Mimetics. Ceramics: reflections and refractions is the title of the first exhibition in Spain of the Italian designer Andrea Anastasio, which can be visited at the Madrid headquarters of the Instituto Italiano de Cultura in Madrid until 2 March.
The exhibition brings together a selection of pieces created for Ceramica Gatti 1928, of which Anastasio is the creative director, and several designs conceived for Foscarini. Exceptionally, three lustre ceramics from the Persian Middle Ages from the collection of the Museum of Oriental Art in Turin will be on display.
The exhibition is organised by the Instituto Italiano in collaboration with Ceramica Gatti 1928, Foscarini and the Museum of Oriental Art in Turin, under the auspices of the Italian Embassy.
The pieces on display are the result of research carried out by Anastasio in the workshop’s archives, searching for a repertoire of forms and materials used over the decades. Taking this archive as a reference and questioning it in relation to our present, the designer has tried to find those moments in the history of the decorative arts that could be significant today, as an opportunity to reflect on and confront a series of themes that are increasingly central to his work: the relationship between tradition and modernity, the formal manifestation of trauma, fragility as a poetic resource and the exploration of the forms of the past as a way of existing in our own time.

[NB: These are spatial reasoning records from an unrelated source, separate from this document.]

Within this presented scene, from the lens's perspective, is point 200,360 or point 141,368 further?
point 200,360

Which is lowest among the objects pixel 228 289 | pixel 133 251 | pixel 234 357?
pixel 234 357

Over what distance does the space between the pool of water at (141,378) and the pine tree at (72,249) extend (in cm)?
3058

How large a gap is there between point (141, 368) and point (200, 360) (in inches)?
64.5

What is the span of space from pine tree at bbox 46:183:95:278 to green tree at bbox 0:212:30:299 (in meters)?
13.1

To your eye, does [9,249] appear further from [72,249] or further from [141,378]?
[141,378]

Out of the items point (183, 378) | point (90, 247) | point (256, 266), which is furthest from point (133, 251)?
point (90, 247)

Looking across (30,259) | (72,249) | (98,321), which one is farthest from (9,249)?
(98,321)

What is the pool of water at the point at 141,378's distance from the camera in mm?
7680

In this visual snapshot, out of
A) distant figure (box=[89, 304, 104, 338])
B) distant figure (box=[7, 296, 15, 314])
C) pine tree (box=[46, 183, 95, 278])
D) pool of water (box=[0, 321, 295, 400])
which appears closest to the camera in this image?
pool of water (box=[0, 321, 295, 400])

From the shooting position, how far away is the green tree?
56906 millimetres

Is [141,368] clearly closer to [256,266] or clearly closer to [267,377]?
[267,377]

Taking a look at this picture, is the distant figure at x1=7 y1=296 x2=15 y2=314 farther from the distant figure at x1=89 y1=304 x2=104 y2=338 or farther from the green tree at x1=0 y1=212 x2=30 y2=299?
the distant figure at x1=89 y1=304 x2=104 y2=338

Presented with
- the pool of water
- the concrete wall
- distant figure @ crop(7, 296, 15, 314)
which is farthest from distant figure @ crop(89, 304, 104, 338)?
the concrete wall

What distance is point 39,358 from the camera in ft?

Andrea Anastasio was born in Rome in 1961. After graduating in philosophy at Ca’ Foscarini University in Venice, he embarked on a cultural journey that led him to collaborate on projects to catalogue Islamic architecture in India, on research into the innovation of traditional craft techniques and on collaborations with architects, publishers and museums. Fascinated by the study of the poetics of conceptual art and its possible convergence with industrial design, he designs furniture and objects for leading Italian companies on the international scene. His research focuses on the manipulation of objects, consumer goods and domestic materials to generate contaminations of languages and meanings.